いわゆる英語で言うところの「アーリーライザー」だったんですかねぇ
諏訪原城跡など呆れるほど高い城壁で徳川・武田と向かい合って残っていますが、徳川方の方が倍近い高さというところを見ると、遠征軍の方は高い土塁を積み上げるほどの役夫を連れてくるわけにもいかないので、拠点化を考えると元々高台にある高天神城を狙わざるを得なかったような気がします

投稿: ほよよんほよよん | 2017年5月15日 (月) 15時09分

ほよよんほよよんさん、こんにちは~

亡き父の遺志を継いだ者として、領地拡大も必須ですし、代替わりキッカケの寝返りを、そのまま見過ごすわけにもいきませんしね。

投稿: 茶々 | 2017年5月15日 (月) 15時52分

勝頼さんもうちょっと頑張って欲しかった。穴山梅雪あたりの取り巻きが悪かったかね?長篠合戦で突撃しすぎましたかね?真田昌幸をもっと信用していれば少しは違ったのか、信玄が偉大すぎたのか。個人的には勝頼大好きですよ

投稿: げん | 2017年5月16日 (火) 00時32分

げんさん、こんばんは~

最近では、「長篠の戦いで多くの戦死者が出たものの、それキッカケで、短期間でウマく世代交代が出来た勝頼は、かなりの統率力があった」と考える研究者の方もおられるようで…
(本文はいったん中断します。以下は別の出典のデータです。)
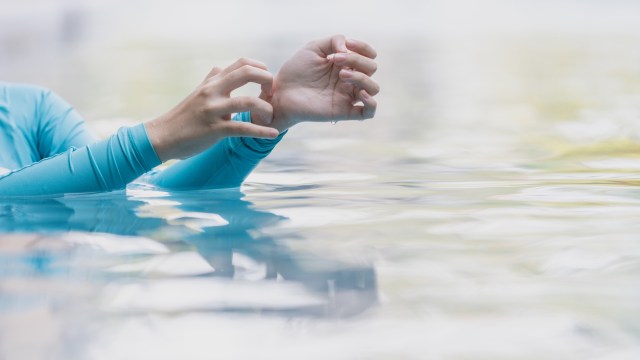 A person in gently rippling water uses one hand to scratch the other.
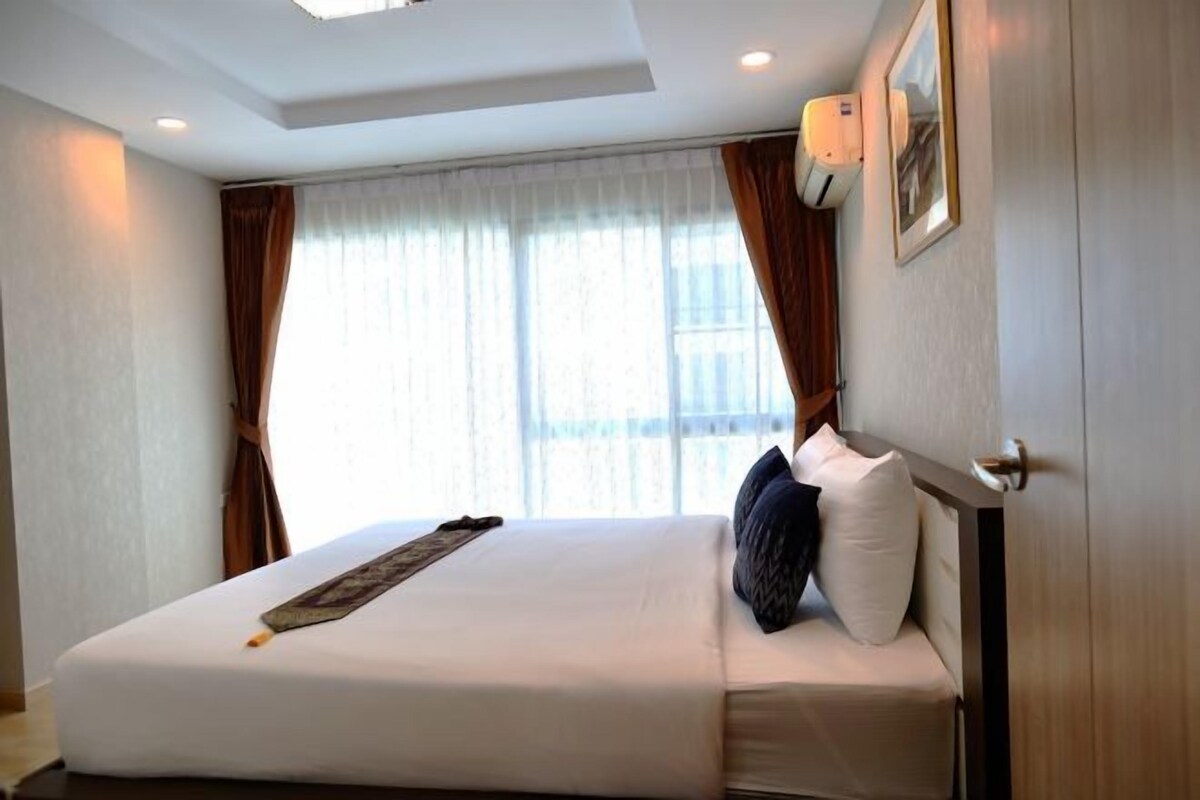 A hotel room with a large bed, curtains, a ceiling light, and a framed picture on the wall.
勝頼さんの評価は徐々にあがって来ているみたいですね。

投稿: 茶々 | 2017年5月16日 (火) 02時22分

私も勝頼には一定の評価をしているのですが、
やはり本音に近いところでは勝頼は北条氏政に一杯食わされたような気がしています
北条家そのものが両関東公方や里見家などと争った件を除いて基本的に宥和政策ですし
四公六民等のいわゆる「善政」に代表されるスタンスで
これは江戸期にも継承されています

近年、真田昌幸らが活躍した
上野での武田領が国峰城を超えて広がっていたという研究があるようで
小田原城で防ぎきった経緯があるとはいえ
ゲームなんかでは結構強めの設定ですが、
実際の北条家はかなり弱かったのではないかと見ています
反面、豊臣(羽柴)秀吉による小田原攻めは兵糧が持たず結構きわどい勝負で、
山王門が井伊直政の攻撃を受け水路が陥落しなければ持ちこたえていた可能性もあるとか・・?

江戸末期も財政難から薩長相手に戦いきれなかった事情があるように
そもそもこのタイプの善政とか軽減税率とかいうのは
長い目で見て民衆のためなのか疑わしい一面はあると思います

北条氏政のような偽善者ではなく、重税を課してでも戦い抜いたという点は私もさすがだと思っています。
ただやはり色々な策が先読みされているので名将・・・とは、う~ん
という個人的な評価ですか
特に信玄時代からの同盟があるとはいえ、北条家との友好関係は将来を閉ざしたと感じます

投稿: ほよよんほよよん | 2017年5月19日 (金) 22時19分

ほよよんほよよんさん、こんばんは~

強いか弱いかというよりは、北条は、天下を取ろうとするのではなく、関東を独立国家のような感じで維持して行く事を考えていたように思います。